The protoconch is as in Tylorhaphe luteopicta, but slightly larger, with a diameter of 220–230 µm.

The operculum is corneous and multispiral, with a peripheral fringe that is radially striate. The radial striations persist where the whorls overlap, and the surface bears a distinct spiral microsculpture.

The radula is very similar to that of Tylorhaphe luteopicta. The cusp of the transitional innermost marginal tooth is trigonal and carries three small, pointed denticles. The second marginal is clearly the largest tooth, and its cusp has a strong triangular central denticle that bears smaller lateral denticles at its base on both sides.
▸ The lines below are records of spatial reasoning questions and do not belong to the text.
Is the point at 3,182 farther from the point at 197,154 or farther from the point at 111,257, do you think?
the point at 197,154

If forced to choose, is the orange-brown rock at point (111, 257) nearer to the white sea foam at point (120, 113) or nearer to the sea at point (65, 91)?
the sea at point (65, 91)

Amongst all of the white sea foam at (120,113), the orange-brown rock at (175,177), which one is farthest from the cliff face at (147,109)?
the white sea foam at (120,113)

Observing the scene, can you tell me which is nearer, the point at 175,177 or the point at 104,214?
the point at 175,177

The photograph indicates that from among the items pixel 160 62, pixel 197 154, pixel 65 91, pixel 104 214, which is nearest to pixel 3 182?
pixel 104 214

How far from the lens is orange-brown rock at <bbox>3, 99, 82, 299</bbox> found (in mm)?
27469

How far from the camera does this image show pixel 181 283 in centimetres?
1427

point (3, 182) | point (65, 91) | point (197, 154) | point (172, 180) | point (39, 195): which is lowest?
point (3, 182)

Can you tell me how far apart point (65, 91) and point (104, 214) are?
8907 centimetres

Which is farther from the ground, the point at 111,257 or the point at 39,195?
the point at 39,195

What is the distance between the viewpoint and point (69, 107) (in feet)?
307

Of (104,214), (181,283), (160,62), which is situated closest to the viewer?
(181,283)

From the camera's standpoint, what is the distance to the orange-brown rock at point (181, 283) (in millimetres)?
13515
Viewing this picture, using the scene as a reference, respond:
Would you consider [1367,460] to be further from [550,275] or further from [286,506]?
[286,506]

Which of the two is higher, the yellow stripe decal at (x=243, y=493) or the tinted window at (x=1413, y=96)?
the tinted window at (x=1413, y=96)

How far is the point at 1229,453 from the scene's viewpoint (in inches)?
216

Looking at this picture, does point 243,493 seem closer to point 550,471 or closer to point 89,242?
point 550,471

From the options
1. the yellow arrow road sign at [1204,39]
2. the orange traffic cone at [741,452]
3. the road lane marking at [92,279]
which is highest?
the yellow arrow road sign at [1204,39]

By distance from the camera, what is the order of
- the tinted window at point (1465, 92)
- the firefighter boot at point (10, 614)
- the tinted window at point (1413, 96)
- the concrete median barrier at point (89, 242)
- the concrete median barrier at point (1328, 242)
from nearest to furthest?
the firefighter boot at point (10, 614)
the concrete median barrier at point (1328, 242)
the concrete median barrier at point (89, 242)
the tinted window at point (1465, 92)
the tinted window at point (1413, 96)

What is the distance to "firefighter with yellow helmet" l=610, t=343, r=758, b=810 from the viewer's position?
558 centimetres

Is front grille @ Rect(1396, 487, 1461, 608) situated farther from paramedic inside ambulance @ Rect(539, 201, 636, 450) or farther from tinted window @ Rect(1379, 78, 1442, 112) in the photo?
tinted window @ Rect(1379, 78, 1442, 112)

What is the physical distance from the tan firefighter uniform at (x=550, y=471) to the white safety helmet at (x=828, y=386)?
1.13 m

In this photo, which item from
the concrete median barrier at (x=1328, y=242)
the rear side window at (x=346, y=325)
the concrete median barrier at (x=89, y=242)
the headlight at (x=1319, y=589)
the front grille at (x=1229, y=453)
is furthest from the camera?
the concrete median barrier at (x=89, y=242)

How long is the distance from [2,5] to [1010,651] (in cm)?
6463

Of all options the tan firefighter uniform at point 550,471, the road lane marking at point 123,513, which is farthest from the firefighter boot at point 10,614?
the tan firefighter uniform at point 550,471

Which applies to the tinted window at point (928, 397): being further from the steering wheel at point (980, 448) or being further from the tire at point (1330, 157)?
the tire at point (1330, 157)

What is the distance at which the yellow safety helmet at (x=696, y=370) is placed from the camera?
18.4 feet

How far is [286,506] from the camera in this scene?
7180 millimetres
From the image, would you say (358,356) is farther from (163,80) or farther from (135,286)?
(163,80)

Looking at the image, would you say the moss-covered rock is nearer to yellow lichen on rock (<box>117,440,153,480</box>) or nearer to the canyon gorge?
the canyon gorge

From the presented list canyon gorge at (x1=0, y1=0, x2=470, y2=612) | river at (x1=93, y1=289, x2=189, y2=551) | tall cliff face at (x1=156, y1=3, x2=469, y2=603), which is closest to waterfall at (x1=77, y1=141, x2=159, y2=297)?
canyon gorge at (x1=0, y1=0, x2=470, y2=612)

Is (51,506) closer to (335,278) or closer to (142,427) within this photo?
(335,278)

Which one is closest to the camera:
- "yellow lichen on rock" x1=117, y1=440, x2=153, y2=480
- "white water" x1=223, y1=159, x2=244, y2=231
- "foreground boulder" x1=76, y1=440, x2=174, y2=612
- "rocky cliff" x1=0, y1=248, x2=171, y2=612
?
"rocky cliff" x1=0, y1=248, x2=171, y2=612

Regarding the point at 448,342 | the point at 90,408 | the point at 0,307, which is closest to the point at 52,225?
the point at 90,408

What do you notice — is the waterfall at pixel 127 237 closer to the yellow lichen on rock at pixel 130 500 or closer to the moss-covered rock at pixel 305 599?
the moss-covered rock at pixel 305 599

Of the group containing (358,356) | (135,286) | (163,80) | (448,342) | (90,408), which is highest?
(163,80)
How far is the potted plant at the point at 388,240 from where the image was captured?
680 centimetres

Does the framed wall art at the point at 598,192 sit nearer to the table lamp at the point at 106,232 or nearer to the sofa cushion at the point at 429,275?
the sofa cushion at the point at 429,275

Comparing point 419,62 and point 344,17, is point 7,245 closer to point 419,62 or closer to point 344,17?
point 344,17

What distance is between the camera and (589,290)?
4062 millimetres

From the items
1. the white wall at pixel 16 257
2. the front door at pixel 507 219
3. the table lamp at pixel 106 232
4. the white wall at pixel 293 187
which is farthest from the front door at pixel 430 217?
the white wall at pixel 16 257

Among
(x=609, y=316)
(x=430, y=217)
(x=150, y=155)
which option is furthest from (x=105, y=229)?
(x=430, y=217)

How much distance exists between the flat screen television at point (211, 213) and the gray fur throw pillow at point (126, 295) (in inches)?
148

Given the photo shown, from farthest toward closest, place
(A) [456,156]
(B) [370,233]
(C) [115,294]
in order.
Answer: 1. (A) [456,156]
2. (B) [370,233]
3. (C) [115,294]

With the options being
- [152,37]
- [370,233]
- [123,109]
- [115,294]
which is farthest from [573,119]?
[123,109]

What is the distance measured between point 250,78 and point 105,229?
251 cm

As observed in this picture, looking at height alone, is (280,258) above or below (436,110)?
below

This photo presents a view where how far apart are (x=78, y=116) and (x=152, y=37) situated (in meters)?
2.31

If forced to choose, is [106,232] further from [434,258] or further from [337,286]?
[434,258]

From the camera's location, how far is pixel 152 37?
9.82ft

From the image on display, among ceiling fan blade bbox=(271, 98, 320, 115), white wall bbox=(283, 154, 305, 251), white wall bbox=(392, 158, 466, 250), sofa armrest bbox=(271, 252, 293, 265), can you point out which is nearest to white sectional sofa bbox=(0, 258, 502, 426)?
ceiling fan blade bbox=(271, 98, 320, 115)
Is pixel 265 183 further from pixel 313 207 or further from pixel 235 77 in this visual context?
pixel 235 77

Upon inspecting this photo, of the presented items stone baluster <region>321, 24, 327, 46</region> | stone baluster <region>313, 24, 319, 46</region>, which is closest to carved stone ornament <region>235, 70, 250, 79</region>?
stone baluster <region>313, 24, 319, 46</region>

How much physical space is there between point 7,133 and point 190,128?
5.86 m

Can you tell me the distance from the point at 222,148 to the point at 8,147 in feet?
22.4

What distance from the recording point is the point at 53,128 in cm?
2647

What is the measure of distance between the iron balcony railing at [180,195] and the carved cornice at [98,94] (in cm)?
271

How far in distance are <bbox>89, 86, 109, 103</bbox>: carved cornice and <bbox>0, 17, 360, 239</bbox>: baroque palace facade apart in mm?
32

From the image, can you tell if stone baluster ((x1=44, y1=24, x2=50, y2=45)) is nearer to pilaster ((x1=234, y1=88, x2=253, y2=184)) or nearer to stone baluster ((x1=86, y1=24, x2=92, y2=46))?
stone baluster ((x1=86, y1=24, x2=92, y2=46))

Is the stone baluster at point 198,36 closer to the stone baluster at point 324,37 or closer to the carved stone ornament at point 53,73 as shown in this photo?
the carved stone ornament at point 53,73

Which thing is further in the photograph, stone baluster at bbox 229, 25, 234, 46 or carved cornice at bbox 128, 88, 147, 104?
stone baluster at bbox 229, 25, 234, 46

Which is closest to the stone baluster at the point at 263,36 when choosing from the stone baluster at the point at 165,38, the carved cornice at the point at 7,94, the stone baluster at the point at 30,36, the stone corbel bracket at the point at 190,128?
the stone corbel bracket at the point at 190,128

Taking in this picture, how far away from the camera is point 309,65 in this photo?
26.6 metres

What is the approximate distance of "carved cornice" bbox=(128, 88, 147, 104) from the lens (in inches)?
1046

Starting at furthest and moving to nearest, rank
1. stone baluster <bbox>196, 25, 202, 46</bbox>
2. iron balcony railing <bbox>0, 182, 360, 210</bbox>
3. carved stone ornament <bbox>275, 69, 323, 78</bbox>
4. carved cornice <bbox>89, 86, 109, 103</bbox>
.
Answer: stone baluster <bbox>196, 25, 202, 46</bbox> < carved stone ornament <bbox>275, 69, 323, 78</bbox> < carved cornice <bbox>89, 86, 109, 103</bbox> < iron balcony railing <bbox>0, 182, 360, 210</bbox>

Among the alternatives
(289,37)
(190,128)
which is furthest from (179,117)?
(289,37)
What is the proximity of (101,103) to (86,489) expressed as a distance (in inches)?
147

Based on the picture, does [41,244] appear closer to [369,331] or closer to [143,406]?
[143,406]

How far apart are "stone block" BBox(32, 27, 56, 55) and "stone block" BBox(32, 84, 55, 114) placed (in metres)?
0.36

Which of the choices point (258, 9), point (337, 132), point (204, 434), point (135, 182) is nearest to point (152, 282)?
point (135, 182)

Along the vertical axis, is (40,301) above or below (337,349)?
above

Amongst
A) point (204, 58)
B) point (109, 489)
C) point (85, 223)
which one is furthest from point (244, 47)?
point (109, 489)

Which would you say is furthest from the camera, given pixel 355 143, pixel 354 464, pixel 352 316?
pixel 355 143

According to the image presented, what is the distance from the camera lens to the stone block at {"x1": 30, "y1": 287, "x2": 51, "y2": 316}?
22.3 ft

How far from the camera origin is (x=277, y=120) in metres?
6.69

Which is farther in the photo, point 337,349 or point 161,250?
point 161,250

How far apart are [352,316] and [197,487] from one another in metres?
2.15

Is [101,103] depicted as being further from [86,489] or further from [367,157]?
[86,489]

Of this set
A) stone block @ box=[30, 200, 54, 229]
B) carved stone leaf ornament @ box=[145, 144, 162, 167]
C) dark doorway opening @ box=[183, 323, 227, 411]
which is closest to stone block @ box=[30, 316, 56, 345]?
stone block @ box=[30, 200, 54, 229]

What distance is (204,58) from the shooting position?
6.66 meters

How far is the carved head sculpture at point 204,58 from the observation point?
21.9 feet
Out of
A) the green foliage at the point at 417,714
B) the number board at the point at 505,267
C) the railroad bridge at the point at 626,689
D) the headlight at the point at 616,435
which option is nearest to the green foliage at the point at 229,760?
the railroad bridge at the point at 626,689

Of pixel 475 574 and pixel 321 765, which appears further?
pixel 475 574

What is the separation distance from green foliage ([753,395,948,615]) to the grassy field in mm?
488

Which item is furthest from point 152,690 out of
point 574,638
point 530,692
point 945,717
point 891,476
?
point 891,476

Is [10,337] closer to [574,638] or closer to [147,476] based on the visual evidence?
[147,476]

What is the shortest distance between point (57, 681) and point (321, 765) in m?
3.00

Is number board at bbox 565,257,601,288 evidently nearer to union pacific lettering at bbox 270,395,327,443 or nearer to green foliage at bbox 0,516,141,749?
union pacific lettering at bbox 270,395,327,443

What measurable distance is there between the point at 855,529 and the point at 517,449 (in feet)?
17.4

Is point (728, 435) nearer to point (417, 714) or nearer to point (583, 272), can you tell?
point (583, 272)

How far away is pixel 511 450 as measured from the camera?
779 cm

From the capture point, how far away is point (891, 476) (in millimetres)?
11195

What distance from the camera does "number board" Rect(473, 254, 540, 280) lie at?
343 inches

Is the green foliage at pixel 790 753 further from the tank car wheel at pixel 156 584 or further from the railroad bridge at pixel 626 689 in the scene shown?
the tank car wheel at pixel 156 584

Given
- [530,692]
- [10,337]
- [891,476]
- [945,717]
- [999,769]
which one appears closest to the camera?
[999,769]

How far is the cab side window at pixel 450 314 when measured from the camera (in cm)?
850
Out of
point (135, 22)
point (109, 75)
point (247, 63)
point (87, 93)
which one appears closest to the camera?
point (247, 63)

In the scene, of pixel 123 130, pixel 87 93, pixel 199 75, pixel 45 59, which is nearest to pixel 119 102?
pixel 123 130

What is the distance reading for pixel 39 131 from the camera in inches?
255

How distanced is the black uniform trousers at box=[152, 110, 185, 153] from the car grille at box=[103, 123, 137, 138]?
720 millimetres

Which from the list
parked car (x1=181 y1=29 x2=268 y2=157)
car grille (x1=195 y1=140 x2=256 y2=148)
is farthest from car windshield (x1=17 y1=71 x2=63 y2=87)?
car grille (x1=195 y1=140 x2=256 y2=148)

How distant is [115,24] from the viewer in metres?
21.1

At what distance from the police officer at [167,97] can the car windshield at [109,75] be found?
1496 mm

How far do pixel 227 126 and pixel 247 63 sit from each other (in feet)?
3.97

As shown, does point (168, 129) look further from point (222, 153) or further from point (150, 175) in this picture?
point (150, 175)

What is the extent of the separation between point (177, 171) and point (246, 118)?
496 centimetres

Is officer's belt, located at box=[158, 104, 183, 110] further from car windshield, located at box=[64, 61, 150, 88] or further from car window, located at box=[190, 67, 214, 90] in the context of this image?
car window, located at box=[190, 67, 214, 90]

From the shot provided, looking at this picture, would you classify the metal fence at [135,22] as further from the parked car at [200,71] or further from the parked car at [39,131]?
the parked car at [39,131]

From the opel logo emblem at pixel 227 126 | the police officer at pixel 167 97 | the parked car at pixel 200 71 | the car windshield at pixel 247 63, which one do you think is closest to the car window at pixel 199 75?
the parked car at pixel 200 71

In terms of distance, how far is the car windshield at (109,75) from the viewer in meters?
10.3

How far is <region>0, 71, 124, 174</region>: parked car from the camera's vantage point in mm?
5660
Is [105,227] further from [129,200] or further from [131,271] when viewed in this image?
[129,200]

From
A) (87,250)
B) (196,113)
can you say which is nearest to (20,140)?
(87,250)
The external anatomy (from rehydrated specimens, in poor condition) shows a head with a distinct forehead between the cephalic tentacles. The snout is moderately long and cylindrical, and its distal third bears long, slender papillae. Cephalic lappets are not evident. The cephalic tentacles are long and slender, micropapillate, and the eyestalks are long, with conspicuously expanded tips that contain large black eyes. The left neck‑lobe is small and digitate, while the right neck‑lobe is rolled to form an exhalant siphon. Details of the epipodial structures are unclear. The foot appears broad, with lateral propodial lobes on each side, and tapers posteriorly. The head‑foot is translucent cream‑white, with opaque white pigmentation on the snout, eyestalks, right neck‑lobe, sides of the foot, and metapodium.

==Distribution==
This marine species occurs in the Bismarck Sea.